Volume > Issue > The Man Who Was Ratzinger (Part II)

The Man Who Was Ratzinger (Part II)

AD INTRA -- POPE BENEDICT XVI & THE CHURCH

By Michael S. Rose | September 2005
Michael S. Rose is author of several books including Goodbye, Good Men. His analytical biography of Pope Benedict XVI (Benedict XVI: The Man Who Was Ratzinger) is being published this fall by Spence Publishing. Part I of this two-part series appeared in our July-August issue.

One distinguishing mark of Pope John Paul II’s pontificate was his penchant for issuing ceremonial mea culpas for what he called the “dark pages” of Church history. As of 1998 he had publicly apologized for the Church’s culpability 94 times — to the indigenous peoples in the Dominican Republic in 1984, to Muslims in 1985, to Jews and Africans in 1986, and to the Greek Orthodox in 2001, just to provide a few examples.

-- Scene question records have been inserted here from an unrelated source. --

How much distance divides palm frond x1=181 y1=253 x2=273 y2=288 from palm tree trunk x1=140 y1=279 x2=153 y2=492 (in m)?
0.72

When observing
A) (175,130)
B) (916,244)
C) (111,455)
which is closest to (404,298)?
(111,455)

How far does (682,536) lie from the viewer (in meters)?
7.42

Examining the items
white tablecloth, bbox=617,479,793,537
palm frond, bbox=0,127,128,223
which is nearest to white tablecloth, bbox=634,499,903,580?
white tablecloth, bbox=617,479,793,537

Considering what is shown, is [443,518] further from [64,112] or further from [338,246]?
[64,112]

Although it is doubtful that Benedict will continue these “grand gestures” of public self-flagellation for the past sins of the Church, that doesn’t mean the new Pope won’t be issuing any apologies. In fact, in the month before he was elected to the See of Peter, the man who was Joseph Ratzinger did just that. In his Good Friday meditations on the Stations of the Cross at the Roman Colosseum, he asked for forgiveness not for the Church’s past faults, but for those of today. Moreover, he asked forgiveness from God, not from the world. In an obvious reference to the abuse scandals that have dominated the Church in recent years, he made this intercession: “Lord, your Church often seems like a boat about to sink, a boat taking in water from every side. In your field we see more weeds than wheat. To see the vesture and visage of your Church so filthy throws us into confusion. Yet it is we ourselves who have soiled them! It is we who betray you time and again, after all our lofty words and grand gestures. Have mercy on your Church.”

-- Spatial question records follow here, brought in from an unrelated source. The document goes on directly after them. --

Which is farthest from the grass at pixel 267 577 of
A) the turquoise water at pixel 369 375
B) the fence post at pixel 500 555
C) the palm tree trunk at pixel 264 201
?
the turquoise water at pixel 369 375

Throughout these meditations, Cardinal Ratzinger made several references to a necessary purification of the Church, and it seems safe to say that Pope Benedict XVI sees this “purification” as a central task of his pontificate, one which he believes needs to begin with his priests and bishops. Reflecting on Jesus’ third fall under the weight of the Cross, Ratzinger prayed, “How much filth there is in the Church, even among those who, by virtue of their priesthood, ought to belong entirely to Christ! How much vainglory, how much self-complacency!”

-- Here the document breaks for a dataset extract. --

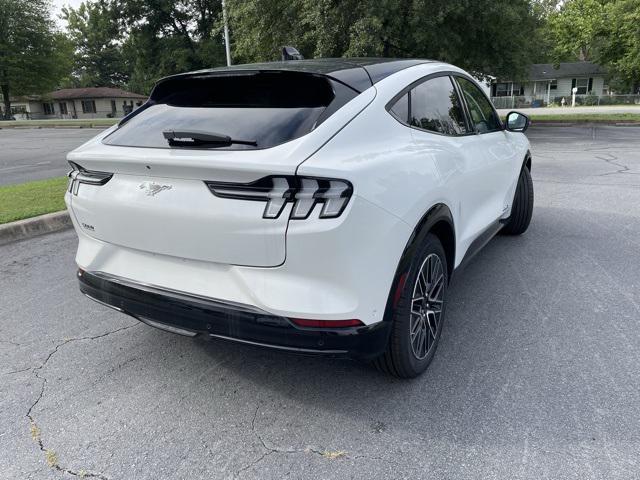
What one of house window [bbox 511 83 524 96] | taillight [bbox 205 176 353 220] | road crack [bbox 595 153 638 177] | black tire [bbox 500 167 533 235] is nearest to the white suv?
taillight [bbox 205 176 353 220]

A few days after the white smoke appeared above the Sistine Chapel, the Italian newspaper La Stampa published an article about a document that was making the rounds among the cardinals the week prior to the conclave. Although it was unsigned, Cardinal Ratzinger is believed to have been the author. According to La Stampa, the document detailed a wide array of problems inside the Church. It provided a detailed portrait of the situation of the clergy around the world, and particularly in Europe and North America: “The ‘lack of integrity’ of too many priests is put in stark relief: violation of the rules of celibacy, obviously, but not only that; problems tied to money, problems with the use of the faithful’s contributions, and problems concerning the confessional as well.”